Yes, I can teach you how to tell time in a few more years when you are a little older.


----------



## jls242424 (Nov 22, 2007)

RootbeaR said:


> Yes, I can teach you how to tell time in a few more years when you are a little older.


Aww thats cute when you think you in the right.  You do know that when a post is made from the west coast "Pacific time zone" that it shows up here as East coast time... So the time you see my post was really 3 hrs. earlier. duhhhh


----------



## RootbeaR (Dec 9, 2006)

jls242424 said:


> Aww thats cute when you think you in the right.  You do know that when a post is made from the west coast "Pacific time zone" that it shows up here as East coast time... So the time you see my post was really 3 hrs. earlier. duhhhh


So you mean the response you just made is actually hours ahead of the previous one of mine?

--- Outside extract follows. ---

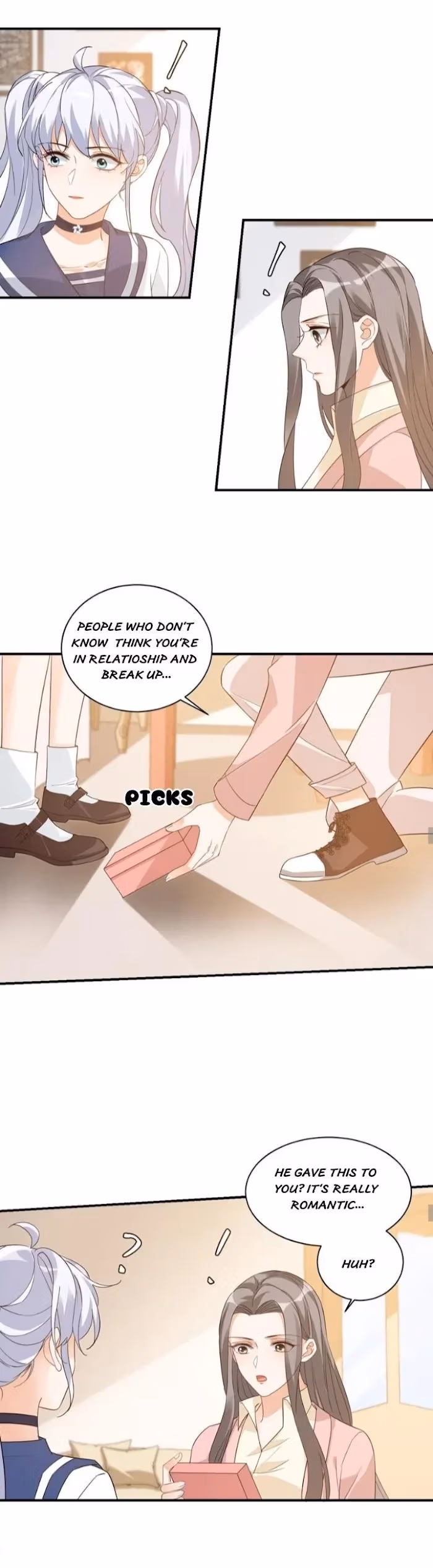 Have Mercy, Senior! Don’t Pull My Skirt Chapter 13 page 20 -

That is quite a trick kid.


----------



## jls242424 (Nov 22, 2007)

RootbeaR said:


> OK kid, I see your location.
> 
> So you mean the response you just made is actually hours ahead of the previous one of mine?

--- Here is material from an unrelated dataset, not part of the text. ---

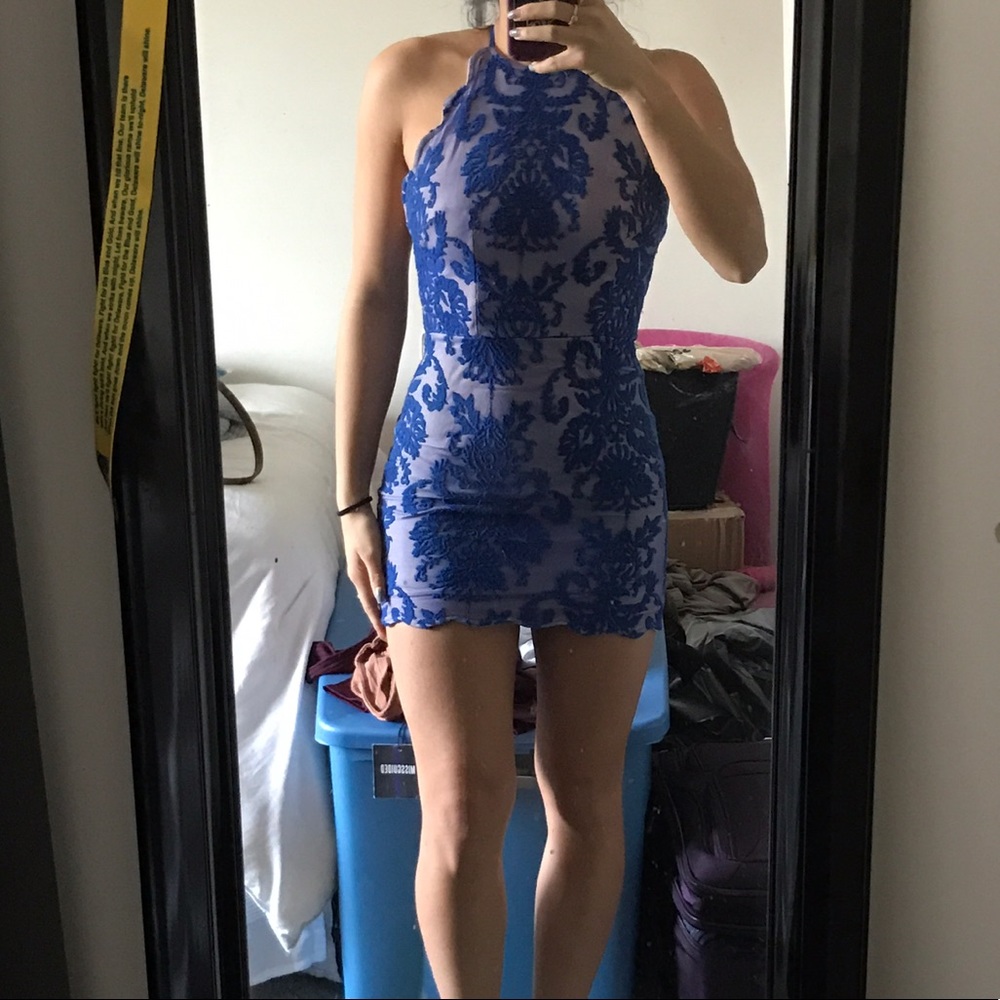 ❌SOLD❌ Blue Bodycon Dress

Yes, because I'm a time traveler and I can do neat stuff like that to Eastern timezone Canadians.


----------



## RootbeaR (Dec 9, 2006)

jls242424 said:


> Yes, because I'm a time traveler and I can do neat stuff like that to Eastern timezone Canadians.


My first ignore.

Congratulations maroon.


----------



## StumpedTechy (Jul 7, 2004)

jls post - 15-May-2009, 01:48 PM 
rbs post - 15-May-2009, 09:22 AM 
Even at 3 hours "IF" that were true..... I count a 4 hour and 26 difference.

sorry jls your arguements don't hold water.


----------



## JohnWill (Oct 19, 2002)

I think we can ratchet down the argument, let's all be friends.


----------



## guy2 (Apr 30, 2009)

well, i never though hp made a good enough products for there ridiculous prices anyway.


----------



## JohnWill (Oct 19, 2002)

Actually, HP probably buys the batteries from the same place Sony got their flaming batteries from.


----------



## guy2 (Apr 30, 2009)

SONY , FONY... all lap tops are cheaply made ,acer doesn't lie.


----------